In [16]:
from lib_analysis import read_and_parse_data, is_consistent
from lib_analysis import read_data

In [17]:
import os, json

files = os.listdir('samples')
for f in files:
    if f.endswith('json'):
        continue
    path = os.path.join('samples', f)
    data = read_and_parse_data(path)
    print(path)
    for scenario_id, scenario in data.items():
        scenario['text'] = scenario['clean_text']
        del scenario['clean_text']
        del scenario['scores']
    newf = path.split('.')[0] + '.json'
    json.dump(data, open(newf, 'w'))

samples/sample3-rater1.txt
samples/sample3-rater2.txt
samples/sample1-rater1.txt
samples/sample1-rater1-reann.xlsx
samples/sample1-rater2.txt
samples/sample2-rater2-reann.txt
samples/sample1-rater2-reann.xlsx
samples/sample2-rater1.txt
samples/sample2-rater2.txt
samples/sample2-rater1-reann.txt


# Calculate Cohen's Kappa for Interrater Reliability

The coding frame development was conducted in three rounds by two raters, who coded three sets of ten scenarios during each round. 

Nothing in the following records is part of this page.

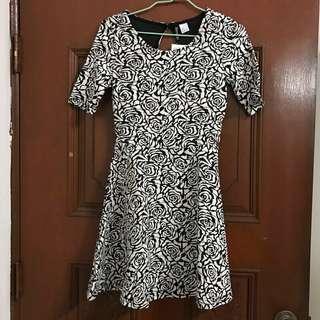 🚚 全新 H&M 花朵短袖洋裝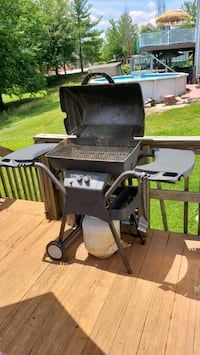 2 Burner Gas Grill ready to use Hampstead, 21074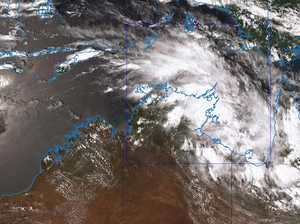 Potential cyclone building off Aussie coast triggers warning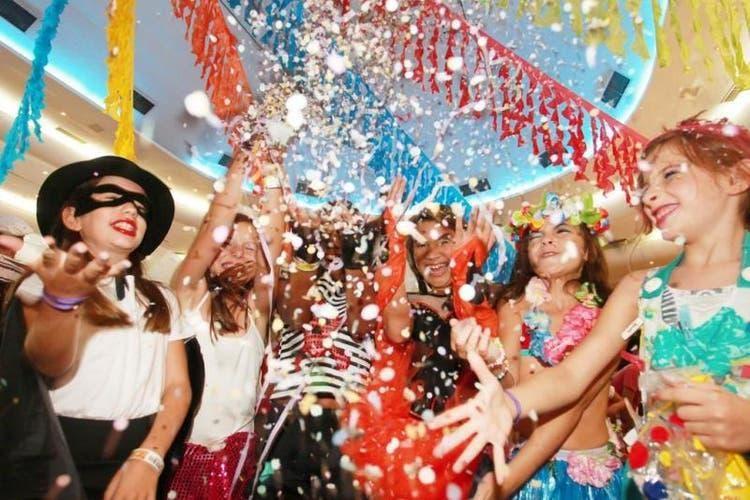 A folia de Carnaval vai invadir o Iguatemi Fortaleza durante o fim de semana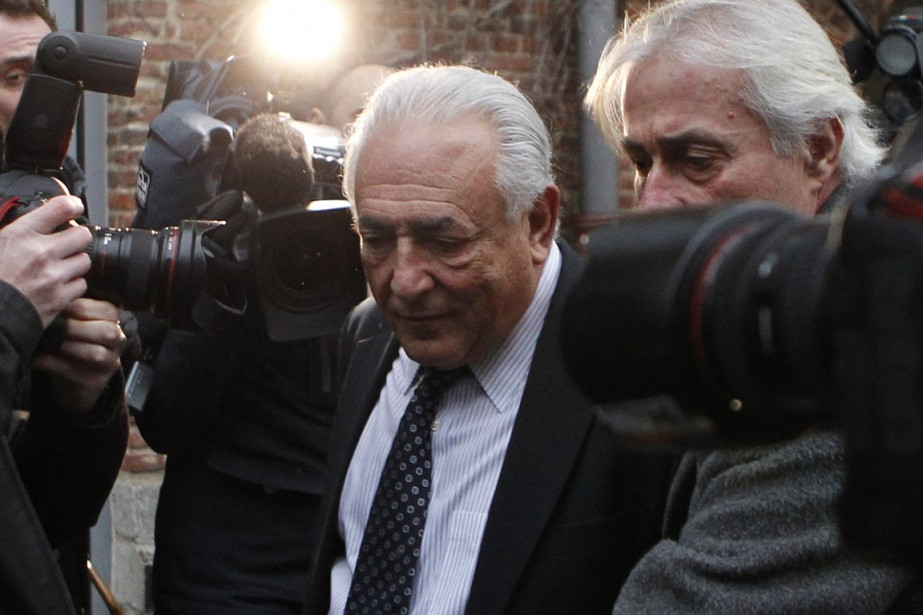 Dominique Strauss-Kahn quitte l'hôtel de Lille où il... (PHOTO MICHEL SPINGLER, AP)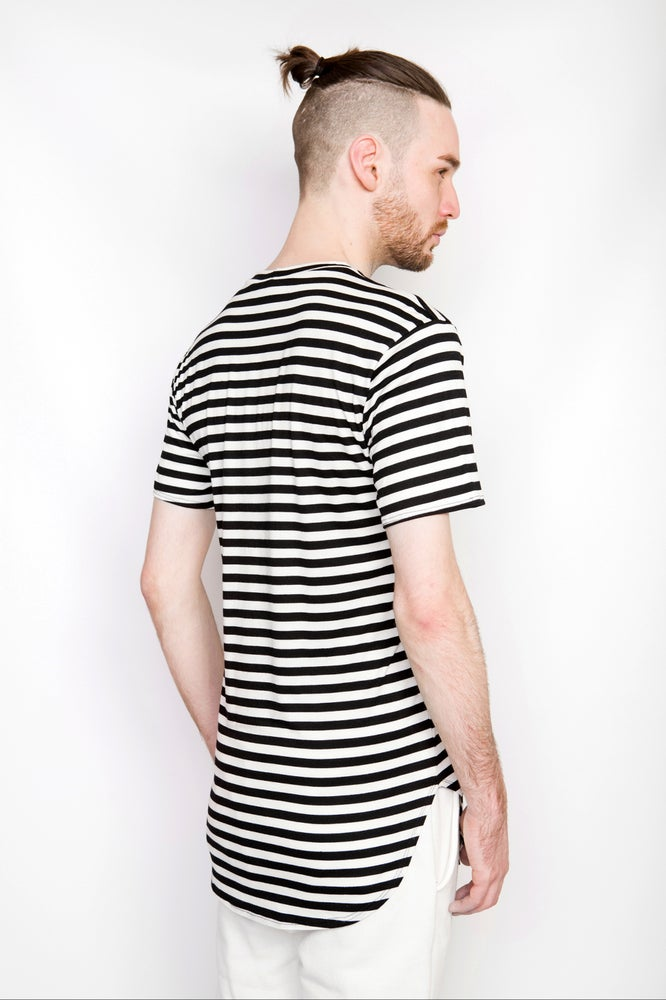 Image of Ⅲ BW Stripe Scoop T-Shirt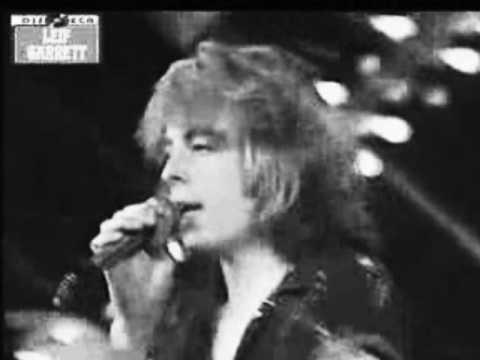 Leif Garrett Sings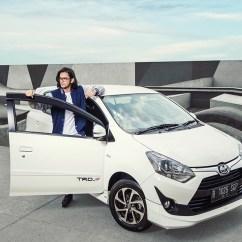 New Agya Trd S 2018 Toyota Yaris Vs Honda Jazz Rs 82 Nasmoco Semarang Harga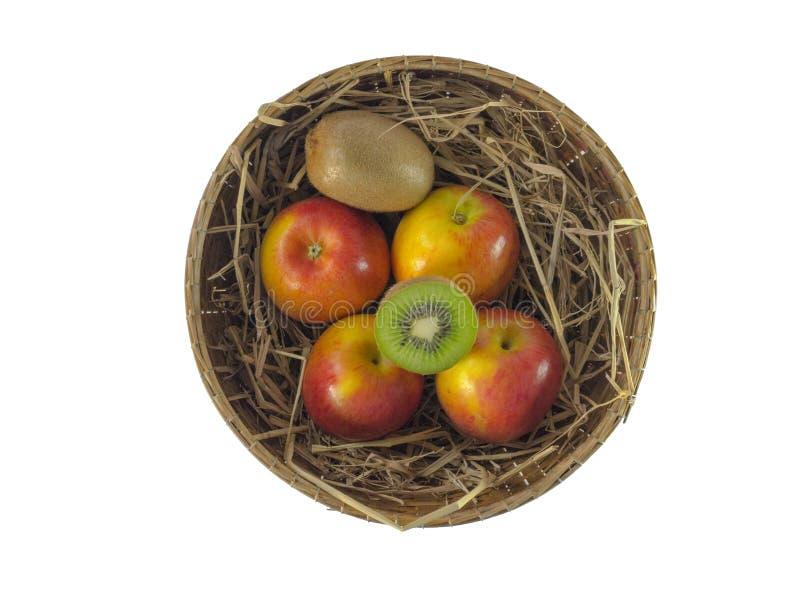 Stillleben von Äpfeln im Korb lokalisiert auf weißem Hintergrund, Stillleben von Äpfeln im Korb lokalisiert auf weißem Hintergrun lizenzfreie stockfotos
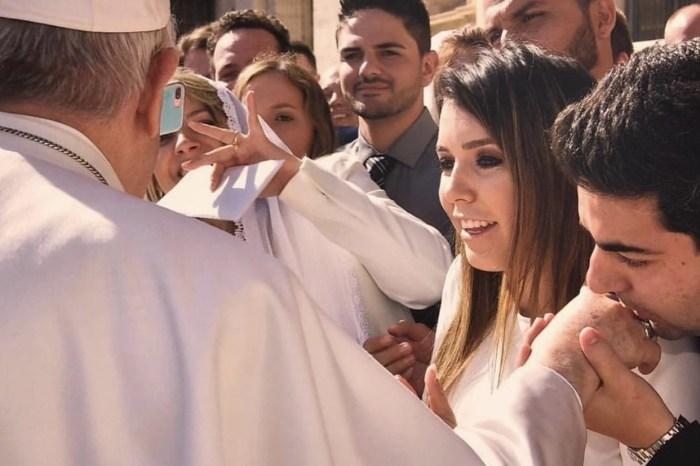 Papa Francisco abençoa união da prefeita Anna Lorena e o empresário Felipe Lago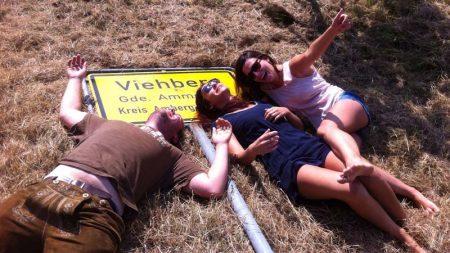 Ortsschild von Viehberg nach dem Dorffest 2016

The first round only used a single code 'information' and yielded a Cohen's Kappa of 0.2971. After this round, the raters met and developed the initial coding frame, consisting of three sub-codes: simple, complex and question.

In the second round, the raters used the new coding frame to yield a Cohen's Kappa of 0.5746. After this round, the raters met to discuss differences and to refine their understanding of the sub-codes.

The third round evaluated their refined understanding to yield an above chance agreement of 0.7745.

In [23]:
from sklearn.metrics import cohen_kappa_score

files = [
    ['samples/sample1-rater1.json', 'samples/sample1-rater2.json'],
    ['samples/sample2-rater1.json', 'samples/sample2-rater2.json'],
    ['samples/sample2-rater1-reann.json', 'samples/sample2-rater2-reann.json'],
    ['samples/sample3-rater1.json', 'samples/sample3-rater2.json']
]

# for each round of annotations, compute Cohen's Kappa
round = 1
for f1, f2 in files:
    data1 = json.load(open(f1, 'r'))
    data2 = json.load(open(f2, 'r'))

    # check that each dataset contains the same number of scenarios
    scenario_ids1 = list(data1.keys())
    scenario_ids2 = list(data2.keys())
    if len(scenario_ids1) != len(scenario_ids2):
        print('Scenario ID length mismatch: %s, %s' % (f1, f2))
        continue
    
    # check that each dataset contains the same scenario IDs
    d1 = set(scenario_ids1) - set(scenario_ids2)
    if len(d1) > 0:
        print('Missing IDs from %s: %s' % (f2, d1))
        continue
    d2 = set(scenario_ids2) - set(scenario_ids1)
    if len(d2) > 0:
        print('Missing IDs from %s: %s' % (f1, d2))
        continue
    
    # compile an ordered list of codes for computing Kappa
    all_codes1 = []
    all_codes2 = []
    for scenario_id in scenario_ids1:
        all_codes1.extend(data1[scenario_id]['codes'])
        all_codes2.extend(data2[scenario_id]['codes'])
    
    # verify the number of codes is the same between datasets
    if len(all_codes1) != len(all_codes2):
        print('Code length mismatch: %s, %s' % (f1, f2))
        continue

    # compute Kappa
    kappa = cohen_kappa_score(all_codes1, all_codes2)
    print('Cohen\'s Kappa Round %i: %0.4f' % (round, kappa))
    round += 1

Cohen's Kappa Round 1: 0.2971
Cohen's Kappa Round 2: 0.5746
Cohen's Kappa Round 3: 0.6941
Cohen's Kappa Round 4: 0.7745